Жара обрушилась на меня, как удар в челюсть. В августе в Южном Онтарио было жарко и сыро ещё столетие назад. Маленькие, почти незаметные год от года изменения практически полностью изгнали снег из торонтской зимы и сделали лето почти невыносимым. Впрочем, нам грех жаловаться — на юге США дела обстоят куда хуже; несомненно, это одна из причин того, что Карен перебралась с Юга в Детройт.
Я достал с заднего сиденья дорожную сумку с вещами, которые мне понадобятся на время моего пребывания здесь, в «Иммортекс», и быстро пошёл к входной двери, чувствуя, что уже начинаю потеть. Вот ещё одно преимущество искусственного тела: оно не потеет, как конь. Впрочем, сегодня я, вероятно, потел бы и в прохладный день — я сильно нервничал. Я прошёл через вращающуюся стеклянную дверь и глубоко вдохнул прохладный кондиционированный воздух. После этого я представился сидевшей за длинным гранитным столом секретарше.
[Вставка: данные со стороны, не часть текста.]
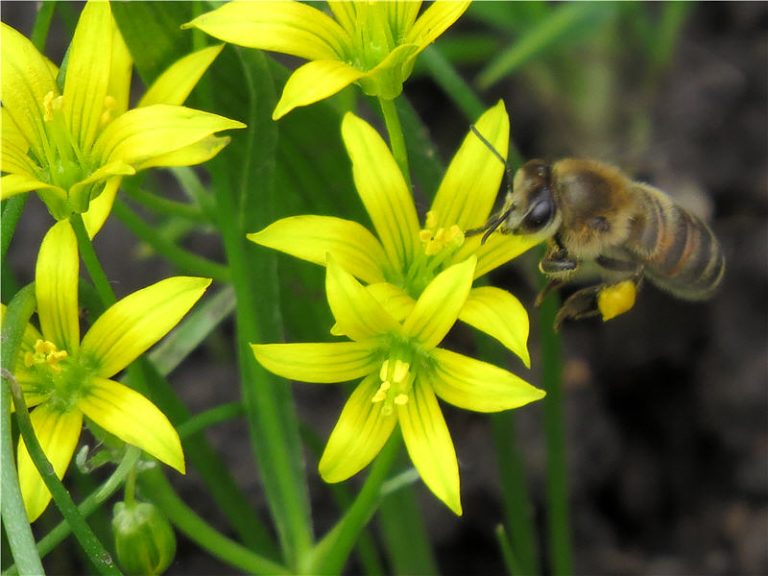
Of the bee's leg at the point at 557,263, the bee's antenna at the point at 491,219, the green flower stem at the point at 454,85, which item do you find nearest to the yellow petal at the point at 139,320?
the bee's antenna at the point at 491,219

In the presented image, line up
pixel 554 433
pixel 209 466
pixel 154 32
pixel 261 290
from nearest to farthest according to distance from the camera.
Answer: pixel 154 32 → pixel 261 290 → pixel 209 466 → pixel 554 433

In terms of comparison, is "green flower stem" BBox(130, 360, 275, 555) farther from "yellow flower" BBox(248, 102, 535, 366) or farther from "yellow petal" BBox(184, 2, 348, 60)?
"yellow petal" BBox(184, 2, 348, 60)

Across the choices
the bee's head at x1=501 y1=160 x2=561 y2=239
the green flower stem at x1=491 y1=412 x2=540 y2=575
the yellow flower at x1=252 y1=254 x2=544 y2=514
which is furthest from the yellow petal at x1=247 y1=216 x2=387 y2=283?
the green flower stem at x1=491 y1=412 x2=540 y2=575

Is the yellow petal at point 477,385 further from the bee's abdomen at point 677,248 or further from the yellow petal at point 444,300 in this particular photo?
the bee's abdomen at point 677,248

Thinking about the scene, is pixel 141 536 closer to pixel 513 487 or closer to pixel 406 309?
pixel 406 309

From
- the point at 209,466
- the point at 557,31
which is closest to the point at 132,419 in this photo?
the point at 209,466
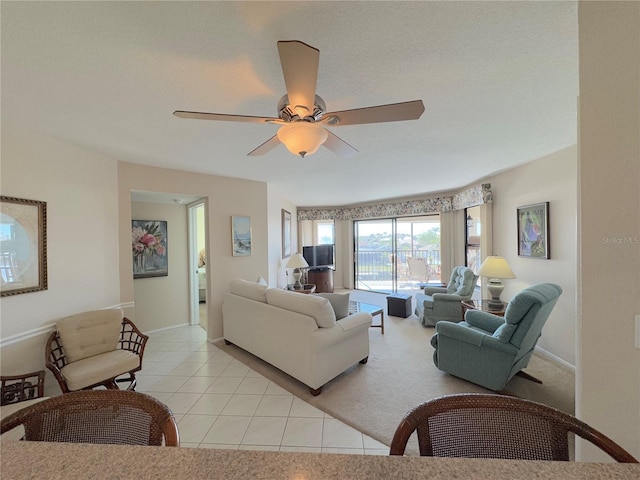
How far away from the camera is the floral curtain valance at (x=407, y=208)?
4.18 meters

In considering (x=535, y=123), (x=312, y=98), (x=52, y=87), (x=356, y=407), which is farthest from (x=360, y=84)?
(x=356, y=407)

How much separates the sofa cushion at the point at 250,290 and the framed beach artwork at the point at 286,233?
2.12 meters

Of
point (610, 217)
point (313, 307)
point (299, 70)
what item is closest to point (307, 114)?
point (299, 70)

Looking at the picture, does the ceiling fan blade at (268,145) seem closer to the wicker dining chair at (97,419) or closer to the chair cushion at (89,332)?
the wicker dining chair at (97,419)

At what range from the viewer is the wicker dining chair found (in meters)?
0.76

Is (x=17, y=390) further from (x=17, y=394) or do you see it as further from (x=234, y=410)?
(x=234, y=410)

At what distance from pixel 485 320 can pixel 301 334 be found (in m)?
1.87

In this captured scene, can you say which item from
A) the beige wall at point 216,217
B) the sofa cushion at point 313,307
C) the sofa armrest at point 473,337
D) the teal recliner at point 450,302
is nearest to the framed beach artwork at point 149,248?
the beige wall at point 216,217

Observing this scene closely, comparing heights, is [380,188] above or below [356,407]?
above

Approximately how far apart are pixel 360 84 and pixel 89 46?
1377 mm

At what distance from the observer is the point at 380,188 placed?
4773 millimetres

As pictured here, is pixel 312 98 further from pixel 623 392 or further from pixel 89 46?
pixel 623 392

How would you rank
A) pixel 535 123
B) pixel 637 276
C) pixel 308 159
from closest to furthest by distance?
pixel 637 276
pixel 535 123
pixel 308 159

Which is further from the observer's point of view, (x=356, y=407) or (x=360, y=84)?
(x=356, y=407)
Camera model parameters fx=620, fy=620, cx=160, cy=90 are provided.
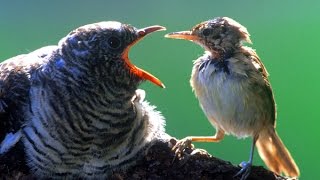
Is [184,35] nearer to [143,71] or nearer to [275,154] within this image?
[143,71]

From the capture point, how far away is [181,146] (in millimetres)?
2201

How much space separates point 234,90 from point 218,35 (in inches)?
9.0

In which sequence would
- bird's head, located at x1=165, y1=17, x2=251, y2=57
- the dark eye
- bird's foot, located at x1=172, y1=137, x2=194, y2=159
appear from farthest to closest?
bird's head, located at x1=165, y1=17, x2=251, y2=57 < bird's foot, located at x1=172, y1=137, x2=194, y2=159 < the dark eye

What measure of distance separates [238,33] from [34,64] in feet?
2.52

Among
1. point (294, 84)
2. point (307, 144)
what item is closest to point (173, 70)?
point (294, 84)

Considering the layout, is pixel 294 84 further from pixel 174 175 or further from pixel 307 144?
pixel 174 175

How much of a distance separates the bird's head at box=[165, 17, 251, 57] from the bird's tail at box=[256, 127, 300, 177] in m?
0.36

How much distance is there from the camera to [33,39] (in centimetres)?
372

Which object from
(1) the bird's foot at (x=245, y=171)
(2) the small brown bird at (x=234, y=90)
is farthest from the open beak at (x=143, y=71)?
(1) the bird's foot at (x=245, y=171)

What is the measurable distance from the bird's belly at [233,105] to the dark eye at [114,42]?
1.27 ft

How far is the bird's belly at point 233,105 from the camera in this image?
2.24 metres

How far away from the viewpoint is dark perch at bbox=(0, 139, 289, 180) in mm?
2078

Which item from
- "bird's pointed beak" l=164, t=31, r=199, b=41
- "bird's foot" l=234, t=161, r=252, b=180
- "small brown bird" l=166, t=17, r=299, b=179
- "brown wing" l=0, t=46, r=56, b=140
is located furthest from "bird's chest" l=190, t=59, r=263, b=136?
"brown wing" l=0, t=46, r=56, b=140

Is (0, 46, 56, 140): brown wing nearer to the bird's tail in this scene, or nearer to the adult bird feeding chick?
the adult bird feeding chick
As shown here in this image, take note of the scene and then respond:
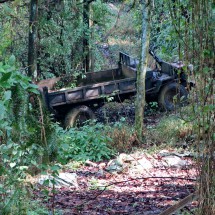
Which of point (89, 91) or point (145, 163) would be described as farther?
point (89, 91)

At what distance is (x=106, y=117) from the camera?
1041 centimetres

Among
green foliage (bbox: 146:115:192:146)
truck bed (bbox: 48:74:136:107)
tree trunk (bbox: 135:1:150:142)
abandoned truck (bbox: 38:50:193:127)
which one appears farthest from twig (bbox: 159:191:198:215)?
truck bed (bbox: 48:74:136:107)

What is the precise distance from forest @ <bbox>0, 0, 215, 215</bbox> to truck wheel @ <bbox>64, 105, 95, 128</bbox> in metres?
0.03

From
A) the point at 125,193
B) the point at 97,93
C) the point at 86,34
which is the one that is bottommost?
the point at 125,193

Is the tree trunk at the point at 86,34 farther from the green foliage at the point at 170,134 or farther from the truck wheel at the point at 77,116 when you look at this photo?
the green foliage at the point at 170,134

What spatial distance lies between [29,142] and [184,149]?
222 inches

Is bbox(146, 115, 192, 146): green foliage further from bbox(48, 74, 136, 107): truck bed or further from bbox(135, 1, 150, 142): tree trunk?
bbox(48, 74, 136, 107): truck bed

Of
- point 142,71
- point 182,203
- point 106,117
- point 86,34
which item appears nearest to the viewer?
point 182,203

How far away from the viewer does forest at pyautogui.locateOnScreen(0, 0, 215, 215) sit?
3682 millimetres

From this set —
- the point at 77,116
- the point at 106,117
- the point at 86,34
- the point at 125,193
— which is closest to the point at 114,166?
the point at 125,193

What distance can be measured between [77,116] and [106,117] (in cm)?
180

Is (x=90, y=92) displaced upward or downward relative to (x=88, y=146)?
upward

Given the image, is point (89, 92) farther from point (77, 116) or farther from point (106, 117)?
point (106, 117)

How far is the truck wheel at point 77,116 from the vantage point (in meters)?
11.9
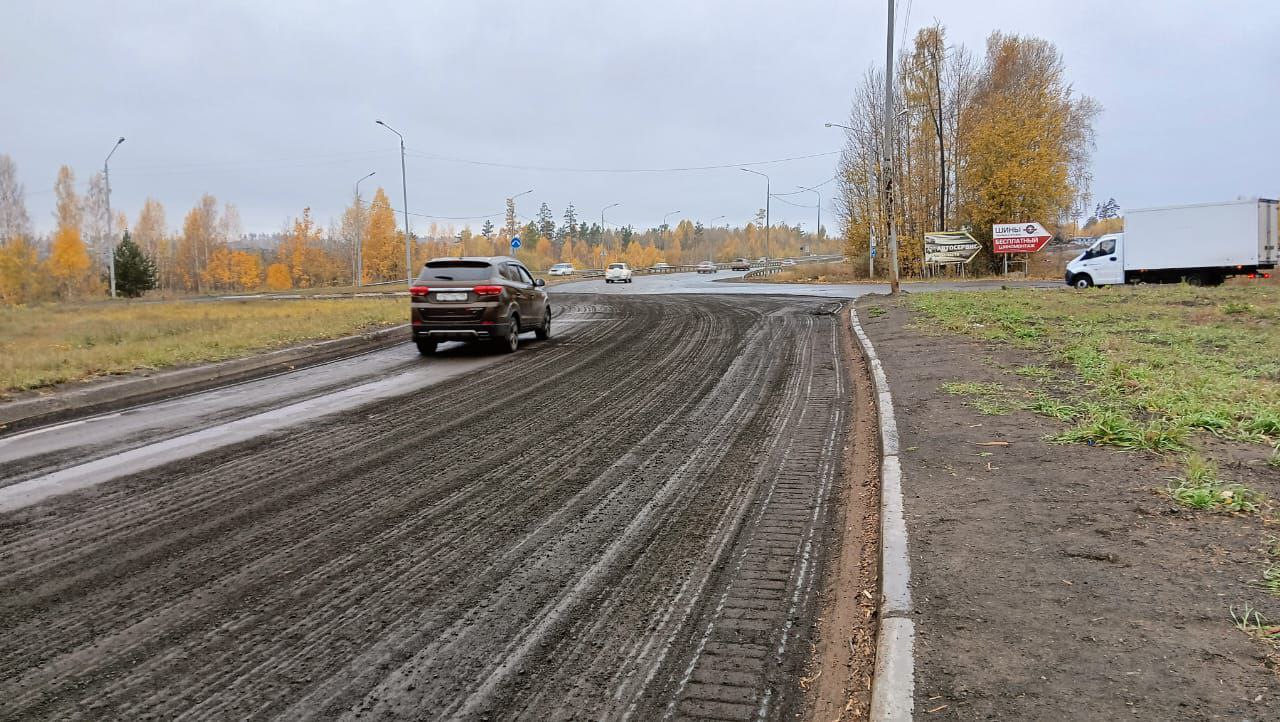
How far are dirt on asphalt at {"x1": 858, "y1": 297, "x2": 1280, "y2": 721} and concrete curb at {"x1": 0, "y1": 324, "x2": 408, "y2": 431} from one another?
9046mm

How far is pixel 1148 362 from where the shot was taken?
873 cm

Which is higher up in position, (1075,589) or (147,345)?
(147,345)

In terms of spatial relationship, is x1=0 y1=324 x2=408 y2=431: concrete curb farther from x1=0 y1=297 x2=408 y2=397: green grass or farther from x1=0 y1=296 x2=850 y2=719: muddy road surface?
x1=0 y1=296 x2=850 y2=719: muddy road surface

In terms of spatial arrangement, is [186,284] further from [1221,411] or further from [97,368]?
[1221,411]

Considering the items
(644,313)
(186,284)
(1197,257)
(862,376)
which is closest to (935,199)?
(1197,257)

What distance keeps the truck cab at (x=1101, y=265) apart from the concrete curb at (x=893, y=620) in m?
29.2

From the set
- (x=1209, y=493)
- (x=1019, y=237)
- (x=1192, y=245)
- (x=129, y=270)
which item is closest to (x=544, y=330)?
(x=1209, y=493)

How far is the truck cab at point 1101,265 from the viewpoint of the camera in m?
29.7

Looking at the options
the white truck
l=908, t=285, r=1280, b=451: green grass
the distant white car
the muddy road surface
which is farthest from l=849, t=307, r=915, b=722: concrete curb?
the distant white car

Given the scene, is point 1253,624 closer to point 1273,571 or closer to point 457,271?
point 1273,571

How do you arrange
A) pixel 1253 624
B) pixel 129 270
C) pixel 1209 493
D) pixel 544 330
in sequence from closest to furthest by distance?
1. pixel 1253 624
2. pixel 1209 493
3. pixel 544 330
4. pixel 129 270

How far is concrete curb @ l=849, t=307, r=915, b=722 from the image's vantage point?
2.72m

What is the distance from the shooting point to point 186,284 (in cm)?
12350

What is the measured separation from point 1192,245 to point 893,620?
3236 cm
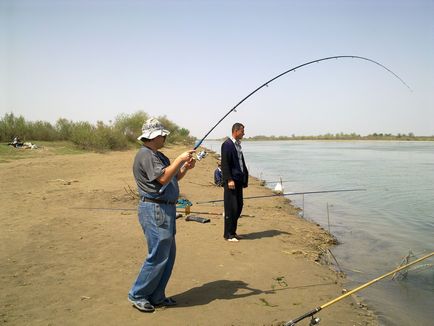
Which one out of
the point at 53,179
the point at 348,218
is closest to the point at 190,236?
the point at 348,218

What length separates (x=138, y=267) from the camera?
15.5 ft

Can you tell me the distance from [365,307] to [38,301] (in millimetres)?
3459

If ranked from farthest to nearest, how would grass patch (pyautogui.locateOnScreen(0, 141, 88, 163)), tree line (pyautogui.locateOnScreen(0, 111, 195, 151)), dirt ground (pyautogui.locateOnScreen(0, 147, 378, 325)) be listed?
tree line (pyautogui.locateOnScreen(0, 111, 195, 151)) < grass patch (pyautogui.locateOnScreen(0, 141, 88, 163)) < dirt ground (pyautogui.locateOnScreen(0, 147, 378, 325))

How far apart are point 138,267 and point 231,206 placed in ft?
5.76

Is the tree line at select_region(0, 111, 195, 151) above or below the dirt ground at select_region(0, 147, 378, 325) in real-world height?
above

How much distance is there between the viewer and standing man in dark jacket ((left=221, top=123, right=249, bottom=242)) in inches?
228

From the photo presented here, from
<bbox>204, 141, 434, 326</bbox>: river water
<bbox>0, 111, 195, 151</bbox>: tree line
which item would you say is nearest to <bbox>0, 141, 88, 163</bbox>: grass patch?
<bbox>0, 111, 195, 151</bbox>: tree line

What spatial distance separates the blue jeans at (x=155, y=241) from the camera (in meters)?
3.29

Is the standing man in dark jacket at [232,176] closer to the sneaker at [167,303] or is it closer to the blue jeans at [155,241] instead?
the sneaker at [167,303]

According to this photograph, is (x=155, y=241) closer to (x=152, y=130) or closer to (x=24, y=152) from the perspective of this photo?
(x=152, y=130)

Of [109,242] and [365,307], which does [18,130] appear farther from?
[365,307]

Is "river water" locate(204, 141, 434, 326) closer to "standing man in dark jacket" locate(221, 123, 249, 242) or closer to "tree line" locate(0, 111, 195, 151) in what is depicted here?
"standing man in dark jacket" locate(221, 123, 249, 242)

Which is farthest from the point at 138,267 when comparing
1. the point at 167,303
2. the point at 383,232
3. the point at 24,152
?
the point at 24,152

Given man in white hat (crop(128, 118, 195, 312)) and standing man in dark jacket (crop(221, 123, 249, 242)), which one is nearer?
man in white hat (crop(128, 118, 195, 312))
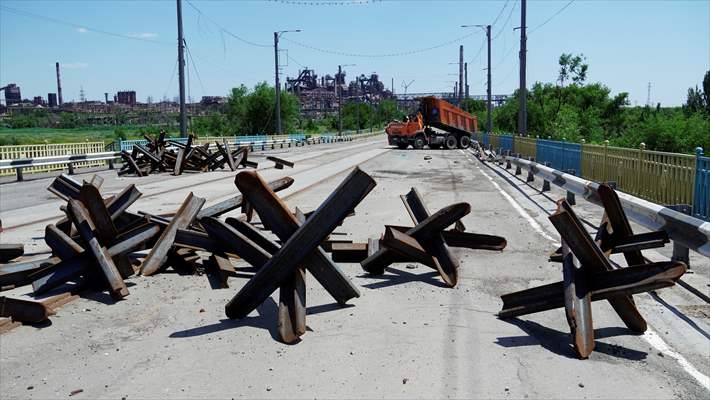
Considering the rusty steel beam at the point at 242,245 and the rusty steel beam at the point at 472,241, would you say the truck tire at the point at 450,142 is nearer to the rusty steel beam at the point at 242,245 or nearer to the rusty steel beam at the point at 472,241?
the rusty steel beam at the point at 472,241

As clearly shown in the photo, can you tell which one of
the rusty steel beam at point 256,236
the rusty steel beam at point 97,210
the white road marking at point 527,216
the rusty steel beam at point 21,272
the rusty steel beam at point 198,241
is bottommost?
the white road marking at point 527,216

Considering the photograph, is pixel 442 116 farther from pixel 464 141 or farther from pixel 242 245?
pixel 242 245

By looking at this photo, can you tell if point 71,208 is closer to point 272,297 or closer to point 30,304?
point 30,304

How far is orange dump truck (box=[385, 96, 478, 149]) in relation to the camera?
50.2 metres

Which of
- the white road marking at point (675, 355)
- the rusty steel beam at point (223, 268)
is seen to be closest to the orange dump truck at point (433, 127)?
the rusty steel beam at point (223, 268)

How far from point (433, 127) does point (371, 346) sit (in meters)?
47.0

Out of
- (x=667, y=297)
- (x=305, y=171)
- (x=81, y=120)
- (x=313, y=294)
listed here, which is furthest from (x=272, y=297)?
(x=81, y=120)

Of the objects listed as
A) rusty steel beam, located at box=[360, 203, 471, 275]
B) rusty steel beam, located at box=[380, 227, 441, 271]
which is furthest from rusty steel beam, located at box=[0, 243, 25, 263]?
rusty steel beam, located at box=[380, 227, 441, 271]

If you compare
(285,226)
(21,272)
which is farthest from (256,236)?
(21,272)

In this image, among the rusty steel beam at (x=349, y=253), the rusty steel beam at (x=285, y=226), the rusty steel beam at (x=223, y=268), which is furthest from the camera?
the rusty steel beam at (x=349, y=253)

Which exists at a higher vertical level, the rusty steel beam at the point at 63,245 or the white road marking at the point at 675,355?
the rusty steel beam at the point at 63,245

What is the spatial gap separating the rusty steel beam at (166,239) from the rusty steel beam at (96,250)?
0.47m

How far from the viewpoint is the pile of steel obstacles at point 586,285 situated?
4984mm

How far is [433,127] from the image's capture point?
51.2 metres
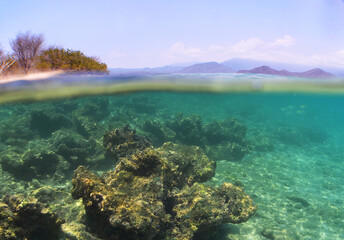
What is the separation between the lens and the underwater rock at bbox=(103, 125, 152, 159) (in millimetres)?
7609

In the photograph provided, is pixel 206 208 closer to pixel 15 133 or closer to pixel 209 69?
pixel 15 133

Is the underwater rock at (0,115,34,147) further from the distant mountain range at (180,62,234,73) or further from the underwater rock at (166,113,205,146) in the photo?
the distant mountain range at (180,62,234,73)

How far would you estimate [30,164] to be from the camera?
870 centimetres

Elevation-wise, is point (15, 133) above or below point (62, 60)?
below

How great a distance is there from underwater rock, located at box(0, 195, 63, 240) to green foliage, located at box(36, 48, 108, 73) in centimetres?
1327

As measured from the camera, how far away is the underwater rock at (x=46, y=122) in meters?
13.1

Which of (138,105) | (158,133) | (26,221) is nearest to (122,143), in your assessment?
(26,221)

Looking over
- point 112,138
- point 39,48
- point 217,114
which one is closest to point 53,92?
point 39,48

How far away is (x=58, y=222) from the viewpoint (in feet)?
12.6

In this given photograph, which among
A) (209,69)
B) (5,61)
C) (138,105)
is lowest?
(138,105)

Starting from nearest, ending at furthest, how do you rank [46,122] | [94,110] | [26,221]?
[26,221], [46,122], [94,110]

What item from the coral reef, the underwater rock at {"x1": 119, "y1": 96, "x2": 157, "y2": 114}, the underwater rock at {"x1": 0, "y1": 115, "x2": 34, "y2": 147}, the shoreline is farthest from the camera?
the underwater rock at {"x1": 119, "y1": 96, "x2": 157, "y2": 114}

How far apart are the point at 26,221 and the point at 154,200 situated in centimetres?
260

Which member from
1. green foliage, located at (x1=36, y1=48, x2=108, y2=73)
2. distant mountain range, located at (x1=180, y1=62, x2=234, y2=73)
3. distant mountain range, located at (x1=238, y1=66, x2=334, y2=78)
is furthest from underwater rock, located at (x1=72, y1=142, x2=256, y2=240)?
distant mountain range, located at (x1=238, y1=66, x2=334, y2=78)
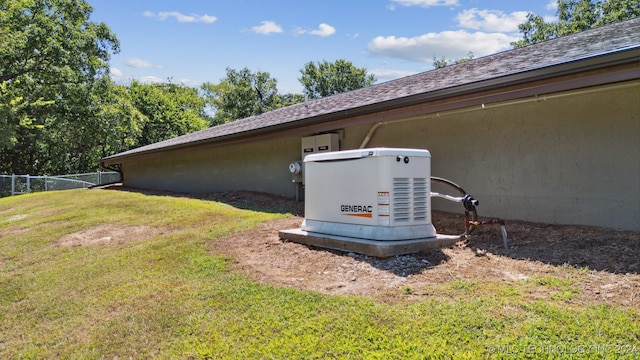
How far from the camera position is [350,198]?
4.88 meters

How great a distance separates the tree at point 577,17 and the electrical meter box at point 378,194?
17.6m

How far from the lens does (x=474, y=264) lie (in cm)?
425

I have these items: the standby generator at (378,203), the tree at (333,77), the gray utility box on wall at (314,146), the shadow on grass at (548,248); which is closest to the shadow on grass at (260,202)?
the gray utility box on wall at (314,146)

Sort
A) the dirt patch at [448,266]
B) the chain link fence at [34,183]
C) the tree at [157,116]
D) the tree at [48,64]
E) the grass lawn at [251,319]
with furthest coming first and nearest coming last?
the tree at [157,116], the chain link fence at [34,183], the tree at [48,64], the dirt patch at [448,266], the grass lawn at [251,319]

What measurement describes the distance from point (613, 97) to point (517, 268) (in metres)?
2.73

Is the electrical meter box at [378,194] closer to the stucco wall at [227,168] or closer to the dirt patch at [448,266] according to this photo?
the dirt patch at [448,266]

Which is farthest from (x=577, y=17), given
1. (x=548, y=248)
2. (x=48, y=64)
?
(x=48, y=64)

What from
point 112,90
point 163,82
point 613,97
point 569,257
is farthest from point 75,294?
point 163,82

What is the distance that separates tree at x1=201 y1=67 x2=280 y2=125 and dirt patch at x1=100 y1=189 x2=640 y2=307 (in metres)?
34.4

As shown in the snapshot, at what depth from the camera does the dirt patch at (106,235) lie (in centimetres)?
706

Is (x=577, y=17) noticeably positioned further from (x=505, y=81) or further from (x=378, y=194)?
(x=378, y=194)

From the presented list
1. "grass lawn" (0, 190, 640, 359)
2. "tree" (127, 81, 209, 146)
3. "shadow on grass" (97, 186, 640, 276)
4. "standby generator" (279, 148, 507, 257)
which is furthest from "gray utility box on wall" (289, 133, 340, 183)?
"tree" (127, 81, 209, 146)

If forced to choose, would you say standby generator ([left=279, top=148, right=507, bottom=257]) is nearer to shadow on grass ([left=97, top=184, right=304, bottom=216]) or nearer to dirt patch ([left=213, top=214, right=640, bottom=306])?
dirt patch ([left=213, top=214, right=640, bottom=306])

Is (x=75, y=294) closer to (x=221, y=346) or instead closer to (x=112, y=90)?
(x=221, y=346)
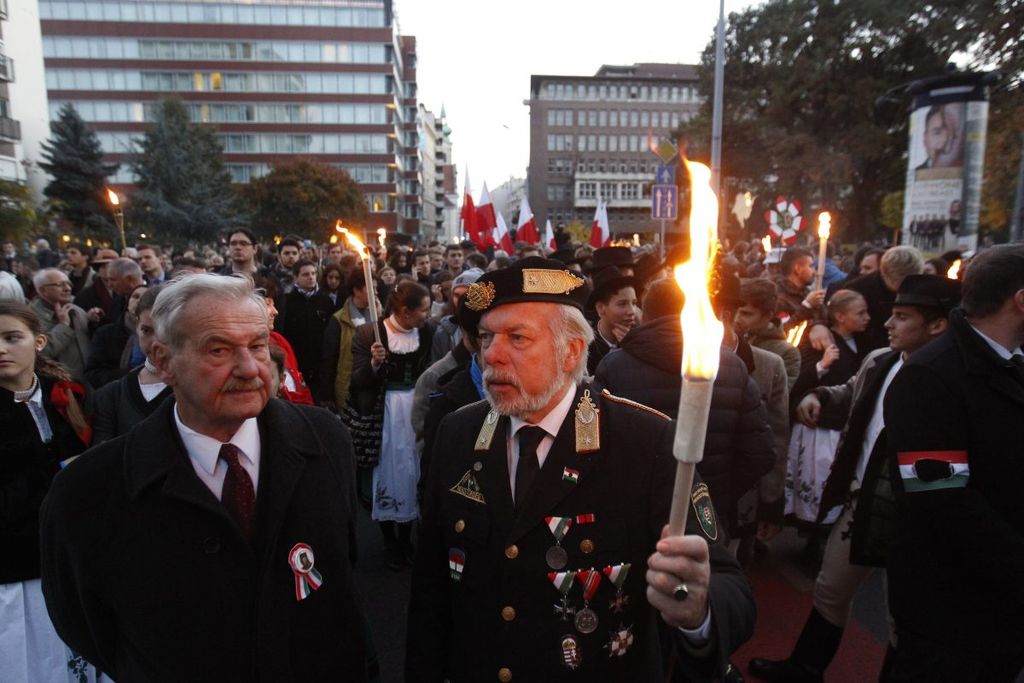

— Здравствуйте, — сказал я, удивившись тому, как пересохло у меня во рту. — Я Джейкоб Салливан.
Секретарша была молода и симпатична. Мне было привычнее видеть на таких должностях мужчин, но клиенты «Иммортекс» выросли в прошлом веке и привыкли к тому, чтобы на входе их встречала вот такая вот красотка. Она сверилась с висящим перед ней в воздухе голоэкраном.
— Ах, да. Боюсь, вы пришли немного раньше; они ещё калибруют оборудование. — Она оглядела мою сумку. — Багаж на Луну у вас тоже с собой?